The aim of this study was to compare the effectiveness and tolerability of trazodone XR vs. SSRIs.

2 Materials and methods

2.1 Study design

This was a single-center, open-label, non-inferiority naturalistic observation comparing the effectiveness and tolerability of trazodone XR vs. SSRIs. For this study, patients with MDD diagnosed according to DSM-5 (Diagnostic and Statistical Manual of Mental Disorders 5th edition) criteria were included. The inclusion criteria are as follows: age 18–65 years, diagnosis of a first MDD episode according to DSM-5, or an acute MDD episode in patients diagnosed with recurrent depression. The exclusion criteria were as follows: current or a past episode of drug-resistant depression; diagnosis of bipolar disorder, persistent mood disorder, organic mood disorder, and schizoaffective disorder; substance use disorder (with the exception of nicotine and caffeine); pregnancy or breastfeeding; non-consensual treatment; severe somatic diseases associated with renal, hepatic, circulatory, or respiratory failure; a diagnosis of severe neurological disease (multiple sclerosis, neurodegenerative diseases, Parkinson’s disease, epilepsy, and dementia); and pharmacotherapy with clinically significant cytochrome P450 inducers, e.g., rifampicin, glucocorticosteroids, phenytoin, and carbamazepine.

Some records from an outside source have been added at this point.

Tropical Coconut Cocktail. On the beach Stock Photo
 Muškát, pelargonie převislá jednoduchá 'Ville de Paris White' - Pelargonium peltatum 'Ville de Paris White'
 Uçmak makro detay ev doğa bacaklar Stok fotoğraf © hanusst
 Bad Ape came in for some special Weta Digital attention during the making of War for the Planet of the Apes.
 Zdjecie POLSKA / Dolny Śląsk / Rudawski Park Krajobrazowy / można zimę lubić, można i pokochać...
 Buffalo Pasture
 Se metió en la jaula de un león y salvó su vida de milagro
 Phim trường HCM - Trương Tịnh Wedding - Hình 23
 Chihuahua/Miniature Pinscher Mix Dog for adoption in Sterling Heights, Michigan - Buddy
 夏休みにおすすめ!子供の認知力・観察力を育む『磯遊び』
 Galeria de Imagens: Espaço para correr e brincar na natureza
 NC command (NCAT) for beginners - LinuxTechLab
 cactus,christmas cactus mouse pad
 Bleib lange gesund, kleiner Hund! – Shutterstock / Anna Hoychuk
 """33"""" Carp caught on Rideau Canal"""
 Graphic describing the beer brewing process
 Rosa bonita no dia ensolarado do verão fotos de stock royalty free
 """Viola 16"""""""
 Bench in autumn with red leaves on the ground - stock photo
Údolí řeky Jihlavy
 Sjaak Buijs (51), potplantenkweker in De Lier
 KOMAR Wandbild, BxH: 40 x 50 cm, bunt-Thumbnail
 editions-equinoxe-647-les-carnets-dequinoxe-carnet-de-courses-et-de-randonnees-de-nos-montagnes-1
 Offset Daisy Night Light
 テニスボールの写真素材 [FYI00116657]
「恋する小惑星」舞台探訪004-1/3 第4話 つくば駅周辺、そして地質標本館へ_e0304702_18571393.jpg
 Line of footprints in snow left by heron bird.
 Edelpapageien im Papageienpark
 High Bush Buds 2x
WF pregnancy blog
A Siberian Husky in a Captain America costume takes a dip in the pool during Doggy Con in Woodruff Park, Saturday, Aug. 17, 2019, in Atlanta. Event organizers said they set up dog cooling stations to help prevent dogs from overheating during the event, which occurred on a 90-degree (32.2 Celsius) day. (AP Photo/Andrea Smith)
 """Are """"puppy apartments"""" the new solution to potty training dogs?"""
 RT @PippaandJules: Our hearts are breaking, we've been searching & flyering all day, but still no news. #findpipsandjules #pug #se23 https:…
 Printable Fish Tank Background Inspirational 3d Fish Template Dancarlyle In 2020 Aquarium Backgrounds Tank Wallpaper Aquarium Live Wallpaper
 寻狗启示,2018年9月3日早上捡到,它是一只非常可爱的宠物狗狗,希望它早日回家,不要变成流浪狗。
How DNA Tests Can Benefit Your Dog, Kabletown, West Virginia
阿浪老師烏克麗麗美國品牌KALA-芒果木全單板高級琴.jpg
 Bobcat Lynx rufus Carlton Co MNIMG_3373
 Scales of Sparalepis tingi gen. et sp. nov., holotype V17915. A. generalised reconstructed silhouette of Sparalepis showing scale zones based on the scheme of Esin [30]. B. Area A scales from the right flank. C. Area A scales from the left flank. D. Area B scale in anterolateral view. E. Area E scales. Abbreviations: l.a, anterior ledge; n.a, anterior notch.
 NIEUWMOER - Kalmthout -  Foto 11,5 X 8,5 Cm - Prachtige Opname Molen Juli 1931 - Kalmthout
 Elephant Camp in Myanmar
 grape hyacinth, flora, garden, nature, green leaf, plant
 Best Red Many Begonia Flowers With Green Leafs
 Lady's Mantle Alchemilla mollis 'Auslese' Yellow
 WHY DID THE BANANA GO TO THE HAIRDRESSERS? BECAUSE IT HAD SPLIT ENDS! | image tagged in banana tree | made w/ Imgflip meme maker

Patients were allocated to groups receiving trazodone XR (150–300 mg/d) or SSRIs (sertraline 50–200 mg/d, citalopram 20–40 mg/d, escitalopram 10–20 mg/d, and paroxetine 20–60 mg/d) in monotherapy. The choice of the drug and its dose was made by the attending physician after thorough analysis of the clinical condition, potential comorbidities, and drug interactions. As in our pilot study, selection of the antidepressant was based on the clinical manifestation of MDD and previous treatment history, following the guidelines of the Polish Psychiatric Association and the National Consultant for Adult Psychiatry in Poland (Samochowiec et al., 2021; Siwek et al., 2023).

The study was approved by the Bioethics Committee of the Jagiellonian University in Krakow (approval No. 1072.6120.113.2021). All participants signed informed written consent forms.

2.2 Assessments

Basic socio-demographic data were collected by the attending physician at the enrollment. Clinical evaluation was performed at baseline and after 2, 4, 8, and 12 weeks of treatment. Each assessment included measures of overall depression severity, anxiety, anhedonia, and insomnia, which were conducted with the following:

• Depression rating scales: the Montgomery–Åsberg Depression Rating Scale (MADRS)—clinician-rated; the Quick Inventory of Depressive Symptomatology (QIDS)—clinician- (QIDS-CR) and self-rated (QIDS-SR),

• Clinician-rated tool measuring anxiety: the Hamilton Anxiety Rating Scale (HAM-A),

• Self-rated questionnaire to assess anhedonia: the Snaith–Hamilton Pleasure Scale (SHAPS),

• Self-rated scale to evaluate sleep disturbance: the Athens Insomnia Scale (AIS),

• Clinician-rated measure of overall symptom severity and improvement: the Clinical Global Impression Scale (CGI).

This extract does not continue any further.